A indústria cultural tem o maravilhoso dom de transformar tudo em espetáculo. Sofrimento, alegria, doenças e até — ou principalmente — a morte viram produtos embalados em narrativas sedutoras, prontinhas para o consumo. O que era singular e humano, demasiado humano, passa a ser repetido, editado e distribuído sob a forma de entretenimento. Realidades complexas tornam-se fórmulas, e dramas são traduzidos em roteiros de digestão instantânea. Howard Spence conhece bem esse jogo. Ganhou dinheiro, fez sucesso, frequentou as altas rodas, namorou belas mulheres e agora… não aguenta mais isso e decide reaver sua vida, a sua própria vida, nada de personagens. Howard encarna como poucos a estrela solitária do título desse filme, outra grande contribuição de Wim Wenders ao cinema. Wenders dá cara nova ao faroeste, mirando o anticaubói, uma figura ridícula, farsesca, irreal, deslocada num mundo de que nunca fez parte. O busílis é que, lá fora, a vida seguiu. Sem ele.
O caubói cai do cavalo
Retrato mais fiel de nossas misérias, os losers, os fracassados, alvo da execração pública da América do green power, o poder tirânico das verdinhas, tem um lugar cativo junto ao público. O diretor brinca com os clichês de um de seus gêneros favoritos, cercando o protagonista de uma atmosfera feita de molestos paradoxos. Howard, um veterano do western, dá-se conta de que precisa encarar a vida como ela é e fuçar em seu baú de ossos, atrás de si mesmo. Ele está no meio de uma filmagem, mas joga tudo para o alto e, feito se ouvisse o chamado de sua própria natureza, vai visitar a mãe. Wenders crava aqui o eixo da história, quando Howard descobre que seu romance de uma noite com Doreen, uma garçonete de Elko, Nevada, resultou num filho. Esta parecia ser a tábua de salvação ideal para um sujeito tipicamente schopenhaueriano, com mil inclinações para a autossabotagem, mas ninguém leva a sério seu olhar pesaroso.

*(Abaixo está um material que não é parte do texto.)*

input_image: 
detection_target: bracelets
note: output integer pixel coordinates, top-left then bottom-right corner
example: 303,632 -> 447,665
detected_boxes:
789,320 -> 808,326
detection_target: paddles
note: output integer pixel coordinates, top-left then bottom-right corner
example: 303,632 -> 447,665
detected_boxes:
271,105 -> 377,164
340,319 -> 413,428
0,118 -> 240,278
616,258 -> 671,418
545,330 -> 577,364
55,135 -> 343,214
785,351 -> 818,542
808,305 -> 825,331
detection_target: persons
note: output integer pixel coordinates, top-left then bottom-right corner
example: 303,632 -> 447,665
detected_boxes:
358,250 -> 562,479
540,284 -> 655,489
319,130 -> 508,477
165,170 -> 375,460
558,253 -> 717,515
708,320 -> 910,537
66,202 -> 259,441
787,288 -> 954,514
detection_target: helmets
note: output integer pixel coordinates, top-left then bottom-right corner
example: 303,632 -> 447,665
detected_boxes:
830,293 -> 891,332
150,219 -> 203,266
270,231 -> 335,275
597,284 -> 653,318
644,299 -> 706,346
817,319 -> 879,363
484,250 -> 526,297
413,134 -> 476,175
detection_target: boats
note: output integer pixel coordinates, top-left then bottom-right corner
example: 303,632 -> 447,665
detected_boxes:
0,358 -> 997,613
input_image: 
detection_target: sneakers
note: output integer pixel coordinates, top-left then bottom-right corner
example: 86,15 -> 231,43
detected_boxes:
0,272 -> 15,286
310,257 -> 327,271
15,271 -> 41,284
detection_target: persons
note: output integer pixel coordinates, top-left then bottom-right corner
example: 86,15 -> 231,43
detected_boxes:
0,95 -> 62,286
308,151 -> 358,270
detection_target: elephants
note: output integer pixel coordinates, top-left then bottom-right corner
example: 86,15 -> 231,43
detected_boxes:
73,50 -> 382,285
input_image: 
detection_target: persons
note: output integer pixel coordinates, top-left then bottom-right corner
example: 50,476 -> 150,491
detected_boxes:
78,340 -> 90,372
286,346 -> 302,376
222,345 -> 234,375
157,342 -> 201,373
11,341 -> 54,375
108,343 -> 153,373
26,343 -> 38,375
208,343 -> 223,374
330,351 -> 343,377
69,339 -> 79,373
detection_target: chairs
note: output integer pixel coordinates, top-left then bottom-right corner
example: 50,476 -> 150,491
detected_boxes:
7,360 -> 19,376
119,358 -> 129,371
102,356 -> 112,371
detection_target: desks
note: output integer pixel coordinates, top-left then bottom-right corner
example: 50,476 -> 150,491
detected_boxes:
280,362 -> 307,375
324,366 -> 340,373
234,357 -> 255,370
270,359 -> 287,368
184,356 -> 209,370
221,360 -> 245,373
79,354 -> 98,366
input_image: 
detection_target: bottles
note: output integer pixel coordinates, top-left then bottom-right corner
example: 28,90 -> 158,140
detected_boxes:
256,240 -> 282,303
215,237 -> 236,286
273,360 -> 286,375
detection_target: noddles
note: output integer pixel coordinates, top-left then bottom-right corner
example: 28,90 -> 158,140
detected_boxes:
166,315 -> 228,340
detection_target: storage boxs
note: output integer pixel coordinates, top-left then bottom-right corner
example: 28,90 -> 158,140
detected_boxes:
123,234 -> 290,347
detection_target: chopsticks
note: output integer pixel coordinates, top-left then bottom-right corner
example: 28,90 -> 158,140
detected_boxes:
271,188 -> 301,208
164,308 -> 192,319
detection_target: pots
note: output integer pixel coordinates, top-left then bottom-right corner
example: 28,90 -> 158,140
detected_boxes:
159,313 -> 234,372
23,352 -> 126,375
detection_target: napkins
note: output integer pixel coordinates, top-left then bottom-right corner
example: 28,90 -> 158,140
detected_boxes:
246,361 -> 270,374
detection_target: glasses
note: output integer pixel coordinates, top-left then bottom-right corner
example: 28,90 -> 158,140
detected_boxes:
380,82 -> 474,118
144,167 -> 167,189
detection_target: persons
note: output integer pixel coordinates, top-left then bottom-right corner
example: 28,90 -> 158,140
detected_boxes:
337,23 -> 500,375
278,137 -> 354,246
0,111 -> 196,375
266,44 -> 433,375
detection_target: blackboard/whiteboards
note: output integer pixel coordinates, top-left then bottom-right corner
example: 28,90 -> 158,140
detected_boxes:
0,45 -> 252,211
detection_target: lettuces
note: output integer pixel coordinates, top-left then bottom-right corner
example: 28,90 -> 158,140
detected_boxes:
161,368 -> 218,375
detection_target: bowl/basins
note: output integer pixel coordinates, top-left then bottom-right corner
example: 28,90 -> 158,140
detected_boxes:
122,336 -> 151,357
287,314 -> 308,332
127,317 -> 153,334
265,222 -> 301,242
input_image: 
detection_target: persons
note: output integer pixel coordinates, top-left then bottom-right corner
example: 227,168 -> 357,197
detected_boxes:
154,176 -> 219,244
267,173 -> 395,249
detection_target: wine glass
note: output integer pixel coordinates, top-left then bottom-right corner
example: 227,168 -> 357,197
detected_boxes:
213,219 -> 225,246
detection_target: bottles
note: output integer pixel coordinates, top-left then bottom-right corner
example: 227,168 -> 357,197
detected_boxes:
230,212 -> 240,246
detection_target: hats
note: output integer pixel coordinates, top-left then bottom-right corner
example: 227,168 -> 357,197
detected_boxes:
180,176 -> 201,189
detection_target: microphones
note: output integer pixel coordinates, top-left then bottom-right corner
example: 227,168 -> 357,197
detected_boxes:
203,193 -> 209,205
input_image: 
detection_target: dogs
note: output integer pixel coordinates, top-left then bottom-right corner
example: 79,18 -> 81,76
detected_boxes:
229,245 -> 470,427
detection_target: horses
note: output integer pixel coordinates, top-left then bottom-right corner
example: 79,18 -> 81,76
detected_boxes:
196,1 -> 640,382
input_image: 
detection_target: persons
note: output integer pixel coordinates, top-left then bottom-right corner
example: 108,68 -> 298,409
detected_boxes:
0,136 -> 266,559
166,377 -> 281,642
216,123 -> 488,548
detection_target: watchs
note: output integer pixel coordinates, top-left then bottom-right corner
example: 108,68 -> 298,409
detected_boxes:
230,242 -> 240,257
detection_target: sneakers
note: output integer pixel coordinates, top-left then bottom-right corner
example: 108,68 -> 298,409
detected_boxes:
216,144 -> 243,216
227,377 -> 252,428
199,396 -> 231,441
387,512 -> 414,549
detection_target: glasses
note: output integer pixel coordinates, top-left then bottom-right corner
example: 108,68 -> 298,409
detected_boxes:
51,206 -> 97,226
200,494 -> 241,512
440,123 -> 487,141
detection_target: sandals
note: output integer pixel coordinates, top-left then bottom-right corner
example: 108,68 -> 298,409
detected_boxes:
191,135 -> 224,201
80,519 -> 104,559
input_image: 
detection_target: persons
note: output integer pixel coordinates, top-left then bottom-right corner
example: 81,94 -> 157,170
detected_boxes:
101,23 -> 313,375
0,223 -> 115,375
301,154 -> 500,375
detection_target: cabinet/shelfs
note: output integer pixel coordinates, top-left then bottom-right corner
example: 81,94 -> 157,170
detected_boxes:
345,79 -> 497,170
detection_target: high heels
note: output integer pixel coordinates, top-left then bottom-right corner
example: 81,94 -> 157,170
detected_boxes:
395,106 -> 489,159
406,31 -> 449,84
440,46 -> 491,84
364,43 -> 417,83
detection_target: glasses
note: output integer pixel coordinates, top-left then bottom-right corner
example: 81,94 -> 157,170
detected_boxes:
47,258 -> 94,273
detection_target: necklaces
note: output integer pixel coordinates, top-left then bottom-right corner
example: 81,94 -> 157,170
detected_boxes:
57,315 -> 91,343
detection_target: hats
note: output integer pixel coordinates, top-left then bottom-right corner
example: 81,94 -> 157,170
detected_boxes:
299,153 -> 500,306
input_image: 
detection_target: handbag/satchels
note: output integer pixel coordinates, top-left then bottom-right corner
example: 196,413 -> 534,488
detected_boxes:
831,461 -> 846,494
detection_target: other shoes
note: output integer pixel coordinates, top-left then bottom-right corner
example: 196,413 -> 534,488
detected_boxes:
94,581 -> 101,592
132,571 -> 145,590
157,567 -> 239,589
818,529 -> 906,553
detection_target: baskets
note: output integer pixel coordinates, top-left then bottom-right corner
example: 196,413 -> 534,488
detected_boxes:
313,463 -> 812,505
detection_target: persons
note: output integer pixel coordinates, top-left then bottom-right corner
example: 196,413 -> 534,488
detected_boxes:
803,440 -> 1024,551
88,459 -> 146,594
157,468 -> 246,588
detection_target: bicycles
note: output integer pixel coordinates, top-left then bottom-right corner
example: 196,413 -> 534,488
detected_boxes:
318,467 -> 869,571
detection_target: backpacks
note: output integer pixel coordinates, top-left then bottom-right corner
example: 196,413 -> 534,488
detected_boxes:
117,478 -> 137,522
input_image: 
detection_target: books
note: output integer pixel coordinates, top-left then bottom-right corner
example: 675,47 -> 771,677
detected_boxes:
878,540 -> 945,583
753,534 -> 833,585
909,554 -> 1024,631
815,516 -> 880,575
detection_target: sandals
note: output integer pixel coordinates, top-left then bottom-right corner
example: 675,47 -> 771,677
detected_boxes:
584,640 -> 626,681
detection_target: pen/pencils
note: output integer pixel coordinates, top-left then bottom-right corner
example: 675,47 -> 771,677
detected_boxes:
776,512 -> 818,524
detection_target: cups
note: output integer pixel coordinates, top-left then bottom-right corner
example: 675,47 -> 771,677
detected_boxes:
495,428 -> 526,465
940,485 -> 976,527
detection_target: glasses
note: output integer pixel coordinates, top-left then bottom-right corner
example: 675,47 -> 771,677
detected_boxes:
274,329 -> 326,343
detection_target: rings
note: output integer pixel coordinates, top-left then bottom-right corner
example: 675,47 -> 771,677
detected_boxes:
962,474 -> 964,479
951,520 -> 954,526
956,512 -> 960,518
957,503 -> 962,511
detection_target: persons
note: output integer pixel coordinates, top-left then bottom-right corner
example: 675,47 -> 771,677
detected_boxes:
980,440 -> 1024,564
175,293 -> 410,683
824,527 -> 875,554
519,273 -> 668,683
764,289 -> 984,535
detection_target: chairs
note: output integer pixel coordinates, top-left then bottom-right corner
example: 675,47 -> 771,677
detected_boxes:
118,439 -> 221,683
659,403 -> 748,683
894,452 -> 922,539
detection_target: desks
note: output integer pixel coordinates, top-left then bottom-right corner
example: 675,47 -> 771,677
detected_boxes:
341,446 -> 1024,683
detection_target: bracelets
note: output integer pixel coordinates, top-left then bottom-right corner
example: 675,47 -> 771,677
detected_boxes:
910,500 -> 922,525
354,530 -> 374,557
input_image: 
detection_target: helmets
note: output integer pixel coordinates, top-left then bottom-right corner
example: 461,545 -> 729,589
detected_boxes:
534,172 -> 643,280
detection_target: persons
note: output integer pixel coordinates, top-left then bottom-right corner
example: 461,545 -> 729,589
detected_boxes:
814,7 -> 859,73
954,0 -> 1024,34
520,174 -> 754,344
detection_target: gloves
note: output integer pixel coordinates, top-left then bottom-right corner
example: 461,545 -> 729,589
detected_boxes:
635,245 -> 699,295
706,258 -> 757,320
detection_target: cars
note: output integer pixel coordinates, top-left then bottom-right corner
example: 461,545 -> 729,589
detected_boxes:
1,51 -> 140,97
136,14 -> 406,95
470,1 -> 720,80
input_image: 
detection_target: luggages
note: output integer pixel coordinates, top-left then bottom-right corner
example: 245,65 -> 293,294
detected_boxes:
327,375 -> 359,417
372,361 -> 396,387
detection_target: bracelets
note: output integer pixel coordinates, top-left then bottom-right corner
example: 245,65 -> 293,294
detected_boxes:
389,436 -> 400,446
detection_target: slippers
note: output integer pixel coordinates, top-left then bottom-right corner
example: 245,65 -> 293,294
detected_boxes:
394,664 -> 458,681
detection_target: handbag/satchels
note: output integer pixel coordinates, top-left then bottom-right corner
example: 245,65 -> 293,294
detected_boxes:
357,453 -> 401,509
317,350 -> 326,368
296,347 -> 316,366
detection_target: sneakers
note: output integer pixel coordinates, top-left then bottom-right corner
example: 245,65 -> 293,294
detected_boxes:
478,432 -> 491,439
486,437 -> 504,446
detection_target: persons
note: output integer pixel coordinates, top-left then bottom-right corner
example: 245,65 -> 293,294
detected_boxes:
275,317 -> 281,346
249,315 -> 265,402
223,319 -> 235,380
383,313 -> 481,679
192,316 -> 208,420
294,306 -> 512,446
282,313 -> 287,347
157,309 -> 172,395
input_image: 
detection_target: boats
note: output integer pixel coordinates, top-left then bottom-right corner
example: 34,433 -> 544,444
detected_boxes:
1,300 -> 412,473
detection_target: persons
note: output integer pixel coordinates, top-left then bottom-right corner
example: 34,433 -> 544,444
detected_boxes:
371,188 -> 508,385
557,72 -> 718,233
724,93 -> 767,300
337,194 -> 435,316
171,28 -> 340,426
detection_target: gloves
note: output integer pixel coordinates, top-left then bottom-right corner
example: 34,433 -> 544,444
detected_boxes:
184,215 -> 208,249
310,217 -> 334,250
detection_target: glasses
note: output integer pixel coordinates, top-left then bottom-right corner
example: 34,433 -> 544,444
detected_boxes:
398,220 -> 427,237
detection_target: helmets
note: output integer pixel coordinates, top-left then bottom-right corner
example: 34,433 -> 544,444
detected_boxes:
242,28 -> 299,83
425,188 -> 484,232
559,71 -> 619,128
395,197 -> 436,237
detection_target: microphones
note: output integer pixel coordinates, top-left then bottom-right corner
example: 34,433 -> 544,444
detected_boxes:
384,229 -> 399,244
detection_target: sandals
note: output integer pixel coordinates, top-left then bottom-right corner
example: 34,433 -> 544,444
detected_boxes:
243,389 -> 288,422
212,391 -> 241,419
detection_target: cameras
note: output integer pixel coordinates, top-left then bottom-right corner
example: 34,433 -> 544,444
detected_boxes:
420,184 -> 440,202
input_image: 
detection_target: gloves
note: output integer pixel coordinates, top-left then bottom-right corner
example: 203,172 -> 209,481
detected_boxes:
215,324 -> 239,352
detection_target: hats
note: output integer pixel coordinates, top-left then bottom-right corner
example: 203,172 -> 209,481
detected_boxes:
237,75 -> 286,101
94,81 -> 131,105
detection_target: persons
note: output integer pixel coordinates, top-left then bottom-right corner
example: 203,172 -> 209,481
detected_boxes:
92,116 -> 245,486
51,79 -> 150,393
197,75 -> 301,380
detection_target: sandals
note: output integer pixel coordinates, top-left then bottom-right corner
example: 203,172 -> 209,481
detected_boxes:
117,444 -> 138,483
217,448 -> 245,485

Wenders e o corroteirista Sam Shepard (1943-2017) têm o condão de achar na personalidade egocêntrica de Howard pequenos laivos de um arrependimento genuíno, recurso de que extraem um larguíssimo rol de possibilidades. Não por acaso Shepard assume o papel ele mesmo, reforçando o cinismo autopiedoso de seu anti-herói enquanto Jessica Lange e Gabriel Mann tratam de expor a perigosa inconstância desse homenzinho patético, mas só depois de terem suas próprias cenas, todas impecáveis. Abaixo de “Dias Perfeitos” (2024), “Estrela Solitária” talvez seja o trabalho mais sublime de
Wim Wenders, um antiépico onde os fracos não têm vez.